Hibbertia coloensis

Scientific classification
- Kingdom: Plantae
- Clade: Tracheophytes
- Clade: Angiosperms
- Clade: Eudicots
- Order: Dilleniales
- Family: Dilleniaceae
- Genus: Hibbertia
- Species: H. coloensis
- Binomial name: Hibbertia coloensis Toelken

= Hibbertia coloensis =

- Genus: Hibbertia
- Species: coloensis
- Authority: Toelken

Species of plant

Hibbertia coloensis is a species of flowering plant in the family Dilleniaceae and is endemic to the Wollemi National Park of New South Wales. It is a shrub with linear to lance-shaped leaves, and yellow flowers arranged in leaf axils, with twenty-four to twenty-six stamens arranged around three carpels.

==Description==
Hibbertia coloensis is a much-branched shrub that typically grows up to 1.5 m high and 2 m wide. The leaves are linear to lance-shaped with the narrower end towards the base, 8–13 mm long and 1.2–1.6 mm wide on a petiole 0.3–0.7 mm long. The flowers are arranged singly in leaf axils on the ends of branches on a peduncle up to 4 mm long, with oval bracts 7–8 mm long.
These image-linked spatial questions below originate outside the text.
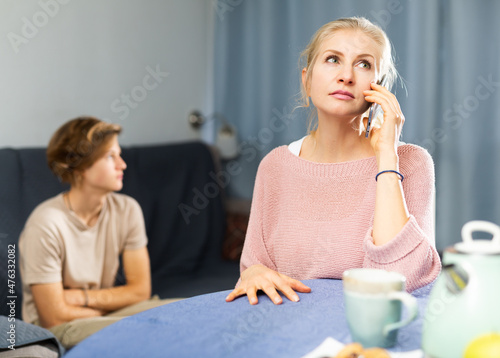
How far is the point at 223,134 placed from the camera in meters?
3.12

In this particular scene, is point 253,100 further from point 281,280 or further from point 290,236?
point 281,280

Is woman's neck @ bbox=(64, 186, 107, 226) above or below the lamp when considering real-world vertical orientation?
below

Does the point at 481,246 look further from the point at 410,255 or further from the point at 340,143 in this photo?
the point at 340,143

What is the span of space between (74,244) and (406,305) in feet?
5.13

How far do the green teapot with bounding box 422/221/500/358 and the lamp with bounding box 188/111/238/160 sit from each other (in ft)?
7.83

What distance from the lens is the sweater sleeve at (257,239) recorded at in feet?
4.60

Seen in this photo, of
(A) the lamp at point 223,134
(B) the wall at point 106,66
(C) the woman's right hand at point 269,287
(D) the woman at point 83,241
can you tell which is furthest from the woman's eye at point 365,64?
(A) the lamp at point 223,134

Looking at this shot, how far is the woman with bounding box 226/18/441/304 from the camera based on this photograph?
3.74 ft

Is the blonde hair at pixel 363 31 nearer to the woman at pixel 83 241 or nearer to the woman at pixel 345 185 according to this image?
the woman at pixel 345 185

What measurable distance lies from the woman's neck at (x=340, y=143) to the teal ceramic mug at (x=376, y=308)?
0.65m

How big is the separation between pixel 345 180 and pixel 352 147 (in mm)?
97

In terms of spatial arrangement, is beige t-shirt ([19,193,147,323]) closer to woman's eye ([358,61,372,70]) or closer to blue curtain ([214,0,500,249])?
blue curtain ([214,0,500,249])

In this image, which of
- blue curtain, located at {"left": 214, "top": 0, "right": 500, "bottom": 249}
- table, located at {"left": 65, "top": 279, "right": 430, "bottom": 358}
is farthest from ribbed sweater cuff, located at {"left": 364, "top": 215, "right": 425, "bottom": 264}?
blue curtain, located at {"left": 214, "top": 0, "right": 500, "bottom": 249}

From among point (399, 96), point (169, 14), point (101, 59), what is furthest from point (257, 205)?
point (169, 14)
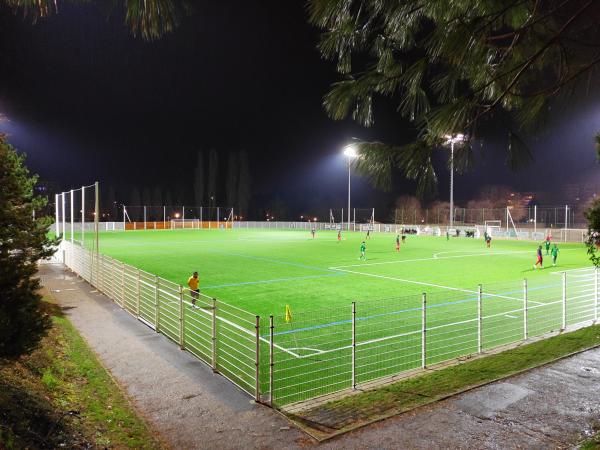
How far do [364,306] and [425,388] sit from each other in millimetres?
7473

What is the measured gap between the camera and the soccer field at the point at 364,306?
9.18 meters

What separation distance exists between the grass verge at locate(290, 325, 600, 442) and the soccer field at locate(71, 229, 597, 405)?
77 cm

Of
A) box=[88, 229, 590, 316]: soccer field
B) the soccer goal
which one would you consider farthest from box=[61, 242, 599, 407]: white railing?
the soccer goal

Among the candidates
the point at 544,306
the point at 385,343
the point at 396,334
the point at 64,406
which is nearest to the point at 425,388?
the point at 385,343

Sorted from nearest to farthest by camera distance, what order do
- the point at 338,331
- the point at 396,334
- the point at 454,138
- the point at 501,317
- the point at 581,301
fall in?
1. the point at 454,138
2. the point at 396,334
3. the point at 338,331
4. the point at 501,317
5. the point at 581,301

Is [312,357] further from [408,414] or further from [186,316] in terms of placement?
[186,316]

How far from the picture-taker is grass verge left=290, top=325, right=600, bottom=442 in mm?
6070

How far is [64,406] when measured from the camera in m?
6.51

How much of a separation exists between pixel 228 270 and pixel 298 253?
1123cm

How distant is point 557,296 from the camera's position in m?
16.7

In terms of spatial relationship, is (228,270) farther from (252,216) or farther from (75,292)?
Answer: (252,216)

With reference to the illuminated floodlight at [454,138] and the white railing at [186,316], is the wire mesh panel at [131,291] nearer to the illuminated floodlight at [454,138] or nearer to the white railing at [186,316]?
the white railing at [186,316]

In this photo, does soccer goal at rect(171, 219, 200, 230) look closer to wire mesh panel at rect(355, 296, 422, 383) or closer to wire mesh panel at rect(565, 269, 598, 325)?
wire mesh panel at rect(565, 269, 598, 325)

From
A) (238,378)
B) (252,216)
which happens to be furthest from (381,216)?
(238,378)
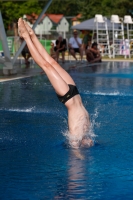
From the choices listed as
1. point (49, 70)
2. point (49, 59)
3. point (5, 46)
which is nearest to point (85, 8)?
point (5, 46)

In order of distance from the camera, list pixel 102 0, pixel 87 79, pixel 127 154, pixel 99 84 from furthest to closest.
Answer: pixel 102 0
pixel 87 79
pixel 99 84
pixel 127 154

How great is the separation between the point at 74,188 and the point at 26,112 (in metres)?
4.75

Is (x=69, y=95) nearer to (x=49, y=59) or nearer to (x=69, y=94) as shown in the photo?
(x=69, y=94)

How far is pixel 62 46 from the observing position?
1025 inches

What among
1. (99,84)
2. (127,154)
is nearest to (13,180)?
(127,154)

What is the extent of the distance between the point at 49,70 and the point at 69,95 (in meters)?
0.39

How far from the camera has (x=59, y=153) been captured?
6.40 meters

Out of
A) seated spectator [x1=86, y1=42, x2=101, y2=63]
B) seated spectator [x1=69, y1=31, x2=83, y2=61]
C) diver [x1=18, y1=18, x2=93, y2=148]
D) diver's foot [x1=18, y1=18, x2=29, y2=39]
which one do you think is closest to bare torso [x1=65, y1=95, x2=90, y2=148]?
diver [x1=18, y1=18, x2=93, y2=148]

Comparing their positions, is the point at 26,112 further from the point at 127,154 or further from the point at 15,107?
the point at 127,154

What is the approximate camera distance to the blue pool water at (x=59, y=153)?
493 centimetres

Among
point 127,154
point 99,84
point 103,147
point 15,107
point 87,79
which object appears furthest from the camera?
point 87,79

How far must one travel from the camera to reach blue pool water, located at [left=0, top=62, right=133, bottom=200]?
16.2 feet

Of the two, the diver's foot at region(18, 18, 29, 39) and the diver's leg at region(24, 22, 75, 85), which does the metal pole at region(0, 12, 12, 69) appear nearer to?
the diver's leg at region(24, 22, 75, 85)

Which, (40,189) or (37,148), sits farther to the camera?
(37,148)
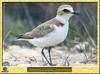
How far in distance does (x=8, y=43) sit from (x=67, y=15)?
3.93 ft

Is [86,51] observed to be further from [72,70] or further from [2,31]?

The five sepals are joined at the base, the two outer sepal lobes 10–12 mm long and the inner lobes 6.8–7.5 mm long. The five petals are egg-shaped with the narrower end towards the base, yellow, up to 14 mm long. There are twenty-four to twenty-six stamens arranged around the three hairy carpels, each carpel with six ovules. Flowering has been observed in October.

==Taxonomy==
Hibbertia coloensis was first formally described in 2013 by Hellmut R. Toelken in the Journal of the Adelaide Botanic Gardens from specimens collected by Peter Weston in 2008. The specific epithet (coloensis) refers to the location of the type specimens.

==Distribution and habitat==
This hibbertia grows in woodland in sand along the Colo River in Wollemi National Park, New South Wales.